Bush took a more aggressive stance in the days after Katrina. He laid out an ambitious plan to fight poverty with tax breaks to encourage small- and minority-business development; grants to help storm victims with job training, transportation, child care and other needs; and an urban homesteading program that would turn over unused federal property to poor storm victims who could then build houses on it.

But most of his proposals went nowhere. "I think it has been very difficult for them to move those kinds of things in Congress, so they haven't tried very hard," said Douglas J. Besharov, a resident scholar at the American Enterprise Institute. "The truth is that all analysts, even liberal analysts, looked in the cupboard for ideas to push after Katrina, and the cupboard was bare. I don't think it was an accident that we haven't gotten a big set of proposals."

Even though Bush's Katrina plan was largely sidetracked, administration officials have been busy instituting long-standing ideas they think will alleviate poverty as they rebuild the Gulf Coast. "This president gets it in spades about how important it is to build a middle class in New Orleans," said Donald E. Powell, federal coordinator of Gulf Coast recovery.
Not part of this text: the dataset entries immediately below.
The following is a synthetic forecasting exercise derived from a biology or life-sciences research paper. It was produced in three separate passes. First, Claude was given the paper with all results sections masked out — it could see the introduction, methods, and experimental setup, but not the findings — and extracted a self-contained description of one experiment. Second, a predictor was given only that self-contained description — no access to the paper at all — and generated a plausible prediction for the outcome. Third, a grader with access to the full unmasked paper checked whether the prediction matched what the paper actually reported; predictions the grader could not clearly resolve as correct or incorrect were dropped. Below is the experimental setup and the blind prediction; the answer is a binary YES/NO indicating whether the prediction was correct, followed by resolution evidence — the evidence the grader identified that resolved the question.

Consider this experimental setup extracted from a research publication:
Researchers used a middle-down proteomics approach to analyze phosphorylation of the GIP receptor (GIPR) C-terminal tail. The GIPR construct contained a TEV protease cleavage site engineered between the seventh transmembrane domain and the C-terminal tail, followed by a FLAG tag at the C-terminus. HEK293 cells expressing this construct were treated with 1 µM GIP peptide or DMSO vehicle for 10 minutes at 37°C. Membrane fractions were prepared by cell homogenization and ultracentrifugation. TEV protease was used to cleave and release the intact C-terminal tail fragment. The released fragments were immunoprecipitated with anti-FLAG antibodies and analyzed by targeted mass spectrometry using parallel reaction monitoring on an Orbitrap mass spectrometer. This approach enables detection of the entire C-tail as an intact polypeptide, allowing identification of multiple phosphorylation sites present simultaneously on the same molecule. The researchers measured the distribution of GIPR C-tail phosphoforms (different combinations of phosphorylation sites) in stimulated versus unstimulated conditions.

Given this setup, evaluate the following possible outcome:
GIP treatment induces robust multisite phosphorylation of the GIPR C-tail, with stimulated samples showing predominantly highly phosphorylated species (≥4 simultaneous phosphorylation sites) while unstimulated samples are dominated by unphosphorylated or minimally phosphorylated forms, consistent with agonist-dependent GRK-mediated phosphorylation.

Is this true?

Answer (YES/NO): NO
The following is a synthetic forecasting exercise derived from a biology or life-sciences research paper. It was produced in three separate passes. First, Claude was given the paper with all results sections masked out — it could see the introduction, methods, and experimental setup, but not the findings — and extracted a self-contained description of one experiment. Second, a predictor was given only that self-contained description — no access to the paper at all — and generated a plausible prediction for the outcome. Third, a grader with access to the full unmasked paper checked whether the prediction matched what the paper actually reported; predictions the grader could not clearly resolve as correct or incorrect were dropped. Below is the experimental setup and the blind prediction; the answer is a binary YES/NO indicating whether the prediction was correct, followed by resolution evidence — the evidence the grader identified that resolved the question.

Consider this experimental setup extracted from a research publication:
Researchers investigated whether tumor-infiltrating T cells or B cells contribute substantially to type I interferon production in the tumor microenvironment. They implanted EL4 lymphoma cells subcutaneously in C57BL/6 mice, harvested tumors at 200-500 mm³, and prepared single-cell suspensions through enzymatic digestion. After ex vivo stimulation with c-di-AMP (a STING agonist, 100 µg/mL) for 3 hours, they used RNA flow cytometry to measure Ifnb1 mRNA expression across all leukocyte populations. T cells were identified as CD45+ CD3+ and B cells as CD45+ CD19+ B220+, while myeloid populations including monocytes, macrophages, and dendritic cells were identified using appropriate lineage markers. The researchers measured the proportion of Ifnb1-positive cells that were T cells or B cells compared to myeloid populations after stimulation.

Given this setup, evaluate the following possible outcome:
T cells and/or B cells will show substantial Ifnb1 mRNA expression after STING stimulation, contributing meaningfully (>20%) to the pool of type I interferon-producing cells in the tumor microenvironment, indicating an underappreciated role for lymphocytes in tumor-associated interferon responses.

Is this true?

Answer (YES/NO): NO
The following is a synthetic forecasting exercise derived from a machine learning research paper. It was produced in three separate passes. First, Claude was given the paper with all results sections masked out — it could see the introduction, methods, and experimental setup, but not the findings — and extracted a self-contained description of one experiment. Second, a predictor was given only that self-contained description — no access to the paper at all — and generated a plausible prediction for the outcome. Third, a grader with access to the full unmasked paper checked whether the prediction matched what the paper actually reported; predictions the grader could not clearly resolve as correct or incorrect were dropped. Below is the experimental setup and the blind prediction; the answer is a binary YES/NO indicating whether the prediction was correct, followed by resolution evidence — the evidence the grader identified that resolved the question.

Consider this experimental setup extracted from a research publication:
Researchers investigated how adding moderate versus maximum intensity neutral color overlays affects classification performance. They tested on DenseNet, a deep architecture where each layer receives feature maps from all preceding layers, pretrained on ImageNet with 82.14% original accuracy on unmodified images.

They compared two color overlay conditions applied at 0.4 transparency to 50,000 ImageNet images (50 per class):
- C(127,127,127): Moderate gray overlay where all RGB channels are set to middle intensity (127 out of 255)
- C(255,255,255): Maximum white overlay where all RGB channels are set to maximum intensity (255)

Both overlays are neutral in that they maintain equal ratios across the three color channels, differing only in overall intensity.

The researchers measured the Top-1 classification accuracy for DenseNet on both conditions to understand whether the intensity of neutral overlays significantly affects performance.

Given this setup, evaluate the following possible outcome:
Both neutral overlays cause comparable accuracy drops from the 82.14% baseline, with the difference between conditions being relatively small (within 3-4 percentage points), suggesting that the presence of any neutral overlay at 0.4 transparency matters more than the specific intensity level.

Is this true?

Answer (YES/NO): YES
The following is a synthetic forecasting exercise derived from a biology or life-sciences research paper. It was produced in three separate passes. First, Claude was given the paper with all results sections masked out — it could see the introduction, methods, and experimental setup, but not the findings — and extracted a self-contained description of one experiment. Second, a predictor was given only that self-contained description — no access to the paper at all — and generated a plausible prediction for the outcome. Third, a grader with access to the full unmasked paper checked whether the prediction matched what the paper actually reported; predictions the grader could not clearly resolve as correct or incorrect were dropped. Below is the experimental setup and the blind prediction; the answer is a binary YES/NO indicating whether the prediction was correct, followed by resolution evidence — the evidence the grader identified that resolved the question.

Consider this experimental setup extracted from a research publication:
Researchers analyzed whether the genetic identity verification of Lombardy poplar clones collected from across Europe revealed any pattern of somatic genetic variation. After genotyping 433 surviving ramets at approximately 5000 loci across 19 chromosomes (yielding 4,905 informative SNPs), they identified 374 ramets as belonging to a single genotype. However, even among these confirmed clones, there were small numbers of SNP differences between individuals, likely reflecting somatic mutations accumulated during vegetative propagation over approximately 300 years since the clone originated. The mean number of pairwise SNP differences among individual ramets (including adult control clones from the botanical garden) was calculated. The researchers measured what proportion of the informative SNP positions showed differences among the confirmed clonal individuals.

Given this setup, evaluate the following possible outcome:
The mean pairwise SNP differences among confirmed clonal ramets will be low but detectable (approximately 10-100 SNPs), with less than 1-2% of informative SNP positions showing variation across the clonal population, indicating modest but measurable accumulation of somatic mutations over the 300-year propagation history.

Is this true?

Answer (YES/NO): YES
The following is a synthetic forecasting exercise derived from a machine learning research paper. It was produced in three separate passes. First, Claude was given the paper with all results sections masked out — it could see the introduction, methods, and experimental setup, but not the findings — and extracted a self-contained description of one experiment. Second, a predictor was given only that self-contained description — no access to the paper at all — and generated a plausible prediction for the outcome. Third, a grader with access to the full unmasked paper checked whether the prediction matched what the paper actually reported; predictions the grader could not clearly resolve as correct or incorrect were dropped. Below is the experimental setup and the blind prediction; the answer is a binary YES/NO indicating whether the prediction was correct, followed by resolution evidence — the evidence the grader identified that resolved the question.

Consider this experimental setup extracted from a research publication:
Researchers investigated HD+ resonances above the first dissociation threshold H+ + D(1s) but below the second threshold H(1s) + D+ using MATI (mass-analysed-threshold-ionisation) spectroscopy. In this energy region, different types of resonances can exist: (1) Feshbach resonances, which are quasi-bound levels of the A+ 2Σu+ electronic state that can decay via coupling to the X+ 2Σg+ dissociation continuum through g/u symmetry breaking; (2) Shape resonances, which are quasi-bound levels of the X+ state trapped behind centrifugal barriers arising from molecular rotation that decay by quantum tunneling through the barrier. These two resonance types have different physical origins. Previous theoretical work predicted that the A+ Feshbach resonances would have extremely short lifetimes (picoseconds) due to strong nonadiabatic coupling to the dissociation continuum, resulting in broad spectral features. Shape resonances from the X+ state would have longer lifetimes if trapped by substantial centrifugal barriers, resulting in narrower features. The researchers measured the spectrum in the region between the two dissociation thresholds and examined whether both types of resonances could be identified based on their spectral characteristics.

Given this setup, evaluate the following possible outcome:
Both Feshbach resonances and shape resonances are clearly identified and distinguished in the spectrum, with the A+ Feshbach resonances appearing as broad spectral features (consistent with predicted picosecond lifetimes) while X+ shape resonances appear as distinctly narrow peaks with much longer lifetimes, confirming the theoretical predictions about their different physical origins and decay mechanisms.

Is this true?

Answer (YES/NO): NO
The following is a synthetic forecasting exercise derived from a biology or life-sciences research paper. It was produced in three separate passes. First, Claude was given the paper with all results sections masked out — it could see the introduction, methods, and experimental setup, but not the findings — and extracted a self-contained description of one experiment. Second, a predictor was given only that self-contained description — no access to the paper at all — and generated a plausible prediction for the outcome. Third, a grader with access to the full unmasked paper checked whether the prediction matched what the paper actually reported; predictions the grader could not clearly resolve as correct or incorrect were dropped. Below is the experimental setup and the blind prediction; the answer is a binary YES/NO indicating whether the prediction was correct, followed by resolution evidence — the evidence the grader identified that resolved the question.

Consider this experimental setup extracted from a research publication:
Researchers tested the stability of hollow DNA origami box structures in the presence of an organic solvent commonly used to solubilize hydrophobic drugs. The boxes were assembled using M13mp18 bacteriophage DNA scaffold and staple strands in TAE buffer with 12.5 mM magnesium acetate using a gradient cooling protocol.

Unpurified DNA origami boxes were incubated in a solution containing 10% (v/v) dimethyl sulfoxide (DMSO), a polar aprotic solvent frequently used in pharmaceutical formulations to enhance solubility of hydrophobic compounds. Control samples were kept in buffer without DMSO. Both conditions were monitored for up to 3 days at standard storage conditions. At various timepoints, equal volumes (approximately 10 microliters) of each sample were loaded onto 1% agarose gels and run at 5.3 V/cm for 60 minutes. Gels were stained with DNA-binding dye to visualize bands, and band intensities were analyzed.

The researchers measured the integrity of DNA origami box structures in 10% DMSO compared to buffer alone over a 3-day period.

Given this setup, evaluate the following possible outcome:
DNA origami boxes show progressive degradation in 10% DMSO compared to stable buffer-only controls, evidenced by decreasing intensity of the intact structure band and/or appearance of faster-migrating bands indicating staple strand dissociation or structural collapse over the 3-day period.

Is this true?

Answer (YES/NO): NO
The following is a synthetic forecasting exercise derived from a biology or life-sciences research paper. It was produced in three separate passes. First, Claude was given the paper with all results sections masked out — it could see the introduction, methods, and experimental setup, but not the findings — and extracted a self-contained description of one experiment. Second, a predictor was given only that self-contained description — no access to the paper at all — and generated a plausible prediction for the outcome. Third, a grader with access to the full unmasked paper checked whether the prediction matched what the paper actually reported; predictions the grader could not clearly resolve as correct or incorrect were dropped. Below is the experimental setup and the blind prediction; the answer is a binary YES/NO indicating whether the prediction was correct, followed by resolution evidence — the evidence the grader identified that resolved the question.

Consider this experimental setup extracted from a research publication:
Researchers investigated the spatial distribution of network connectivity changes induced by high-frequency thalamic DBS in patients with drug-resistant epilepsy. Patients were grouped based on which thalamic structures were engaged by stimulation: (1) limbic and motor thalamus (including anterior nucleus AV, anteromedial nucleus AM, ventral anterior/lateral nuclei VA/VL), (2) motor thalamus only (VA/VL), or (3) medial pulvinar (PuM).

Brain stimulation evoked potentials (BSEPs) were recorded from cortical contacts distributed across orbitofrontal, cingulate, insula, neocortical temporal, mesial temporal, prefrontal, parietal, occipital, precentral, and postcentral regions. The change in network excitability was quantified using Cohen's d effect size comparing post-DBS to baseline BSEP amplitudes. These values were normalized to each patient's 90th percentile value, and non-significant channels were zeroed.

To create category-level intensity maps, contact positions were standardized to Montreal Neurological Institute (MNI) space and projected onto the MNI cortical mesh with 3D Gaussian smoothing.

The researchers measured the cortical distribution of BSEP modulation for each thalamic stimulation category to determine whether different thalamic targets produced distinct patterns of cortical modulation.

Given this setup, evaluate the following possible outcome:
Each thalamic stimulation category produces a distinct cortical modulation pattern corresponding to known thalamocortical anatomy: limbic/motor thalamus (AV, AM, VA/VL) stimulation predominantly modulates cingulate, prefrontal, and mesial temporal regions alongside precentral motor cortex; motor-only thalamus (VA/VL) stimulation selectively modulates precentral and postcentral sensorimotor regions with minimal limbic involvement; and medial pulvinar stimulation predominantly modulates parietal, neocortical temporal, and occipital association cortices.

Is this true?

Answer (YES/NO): NO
A large number of the low-achieving public schools in New Orleans are being reopened as charter schools. Also, poverty-stricken public housing units are being rebuilt as mixed-income communities, a strategy that officials think will make once crime-ridden neighborhoods more livable.

That effort has spurred a lawsuit from advocates who are angry that New Orleans is losing thousands of subsidized housing units, leaving no place to return to for poor residents who fled the floodwaters -- although federal housing officials say they will eventually be accommodated.

"We've been talking about eradicating poverty in this country since the 1960s," said Housing and Urban Development Secretary Alphonso Jackson. "We had the Great Society. If that had worked, we would not have had generation after generation of poverty. The president is trying to address this in a systematic way by addressing the elements that are needed to lift people out of poverty."

Nonetheless, many advocates for the poor insist that Bush has squandered an opportunity presented by Katrina to once again make fighting poverty a national cause. "He had a prime opportunity right after Katrina," Cummings said. "But I'm afraid it just got swept away like so many homes and businesses did in that horrific storm."